To ban or to not ban, that’s the pickle
Whereas Hugging Face helps machine studying (ML) fashions in varied codecs, Pickle is among the many most prevalent due to the recognition of PyTorch, a extensively used ML library written in Python that makes use of Pickle serialization and deserialization for fashions. Pickle is an official Python module for object serialization, which in programming languages means turning an object right into a byte stream — the reverse course of is named deserialization, or in Python terminology: pickling and unpickling.
The method of serialization and deserialization, particularly of enter from untrusted sources, has been the reason for many distant code execution vulnerabilities in a wide range of programming languages. Equally, the Python documentation for Pickle has an enormous purple warning: “It’s potential to assemble malicious pickle knowledge which is able to execute arbitrary code throughout unpickling.

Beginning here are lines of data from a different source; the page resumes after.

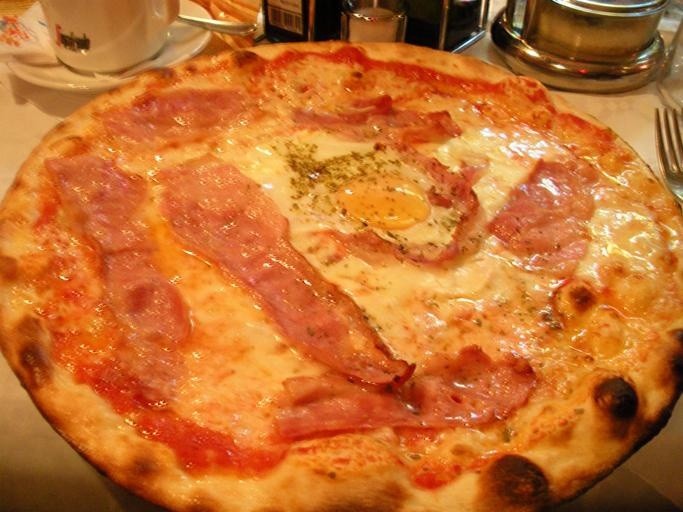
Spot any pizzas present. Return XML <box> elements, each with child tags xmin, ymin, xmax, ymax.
<box><xmin>0</xmin><ymin>39</ymin><xmax>683</xmax><ymax>512</ymax></box>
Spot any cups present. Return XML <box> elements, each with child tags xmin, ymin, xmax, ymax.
<box><xmin>39</xmin><ymin>0</ymin><xmax>180</xmax><ymax>72</ymax></box>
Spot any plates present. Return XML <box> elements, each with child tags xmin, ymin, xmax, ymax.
<box><xmin>5</xmin><ymin>1</ymin><xmax>214</xmax><ymax>90</ymax></box>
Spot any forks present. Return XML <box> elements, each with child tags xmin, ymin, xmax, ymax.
<box><xmin>654</xmin><ymin>107</ymin><xmax>683</xmax><ymax>203</ymax></box>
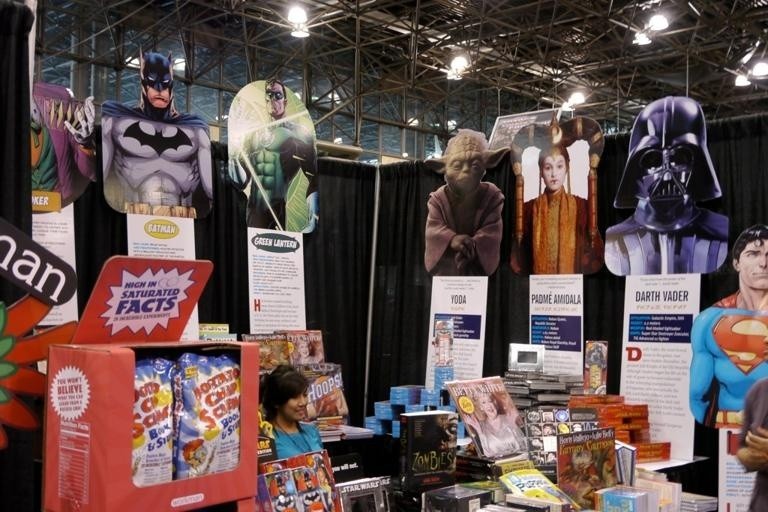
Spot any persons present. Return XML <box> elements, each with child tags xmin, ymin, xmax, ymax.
<box><xmin>226</xmin><ymin>78</ymin><xmax>320</xmax><ymax>236</ymax></box>
<box><xmin>100</xmin><ymin>44</ymin><xmax>214</xmax><ymax>219</ymax></box>
<box><xmin>736</xmin><ymin>376</ymin><xmax>768</xmax><ymax>511</ymax></box>
<box><xmin>259</xmin><ymin>366</ymin><xmax>324</xmax><ymax>460</ymax></box>
<box><xmin>510</xmin><ymin>117</ymin><xmax>607</xmax><ymax>278</ymax></box>
<box><xmin>296</xmin><ymin>337</ymin><xmax>320</xmax><ymax>368</ymax></box>
<box><xmin>463</xmin><ymin>389</ymin><xmax>526</xmax><ymax>457</ymax></box>
<box><xmin>689</xmin><ymin>224</ymin><xmax>768</xmax><ymax>427</ymax></box>
<box><xmin>31</xmin><ymin>81</ymin><xmax>97</xmax><ymax>213</ymax></box>
<box><xmin>429</xmin><ymin>414</ymin><xmax>458</xmax><ymax>471</ymax></box>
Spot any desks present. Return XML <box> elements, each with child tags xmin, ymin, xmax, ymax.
<box><xmin>322</xmin><ymin>433</ymin><xmax>722</xmax><ymax>512</ymax></box>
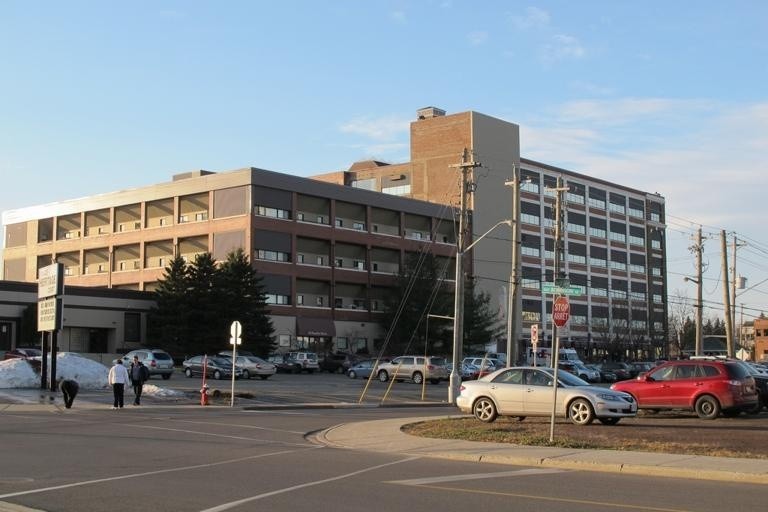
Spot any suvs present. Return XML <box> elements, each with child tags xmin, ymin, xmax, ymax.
<box><xmin>112</xmin><ymin>349</ymin><xmax>177</xmax><ymax>380</ymax></box>
<box><xmin>375</xmin><ymin>355</ymin><xmax>448</xmax><ymax>384</ymax></box>
<box><xmin>217</xmin><ymin>349</ymin><xmax>253</xmax><ymax>358</ymax></box>
<box><xmin>318</xmin><ymin>354</ymin><xmax>353</xmax><ymax>373</ymax></box>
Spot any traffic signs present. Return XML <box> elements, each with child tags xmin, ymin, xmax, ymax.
<box><xmin>539</xmin><ymin>286</ymin><xmax>583</xmax><ymax>296</ymax></box>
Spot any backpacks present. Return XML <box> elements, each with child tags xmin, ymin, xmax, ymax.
<box><xmin>141</xmin><ymin>364</ymin><xmax>150</xmax><ymax>381</ymax></box>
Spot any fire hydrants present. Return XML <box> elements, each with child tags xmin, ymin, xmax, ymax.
<box><xmin>199</xmin><ymin>383</ymin><xmax>211</xmax><ymax>406</ymax></box>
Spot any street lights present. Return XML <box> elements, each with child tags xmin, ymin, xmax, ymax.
<box><xmin>442</xmin><ymin>149</ymin><xmax>517</xmax><ymax>409</ymax></box>
<box><xmin>680</xmin><ymin>227</ymin><xmax>705</xmax><ymax>357</ymax></box>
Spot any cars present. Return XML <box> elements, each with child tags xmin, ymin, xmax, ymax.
<box><xmin>266</xmin><ymin>355</ymin><xmax>301</xmax><ymax>374</ymax></box>
<box><xmin>4</xmin><ymin>347</ymin><xmax>42</xmax><ymax>370</ymax></box>
<box><xmin>225</xmin><ymin>355</ymin><xmax>277</xmax><ymax>380</ymax></box>
<box><xmin>447</xmin><ymin>362</ymin><xmax>479</xmax><ymax>380</ymax></box>
<box><xmin>347</xmin><ymin>359</ymin><xmax>387</xmax><ymax>378</ymax></box>
<box><xmin>472</xmin><ymin>365</ymin><xmax>504</xmax><ymax>380</ymax></box>
<box><xmin>181</xmin><ymin>356</ymin><xmax>244</xmax><ymax>381</ymax></box>
<box><xmin>454</xmin><ymin>367</ymin><xmax>639</xmax><ymax>426</ymax></box>
<box><xmin>574</xmin><ymin>359</ymin><xmax>768</xmax><ymax>420</ymax></box>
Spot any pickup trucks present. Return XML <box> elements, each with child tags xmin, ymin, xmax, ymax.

By no means unpickle knowledge that would have come from an untrusted supply, or that would have been tampered with.”
That poses an issue for an open platform like Hugging Face, the place customers brazenly share and should unpickle mannequin knowledge. On one hand, this opens the potential for abuse by ill-intentioned people who add poisoned fashions, however on the opposite, banning this format could be too restrictive given PyTorch’s recognition. So Hugging Face selected the center street, which is to aim to scan and detect malicious Pickle recordsdata.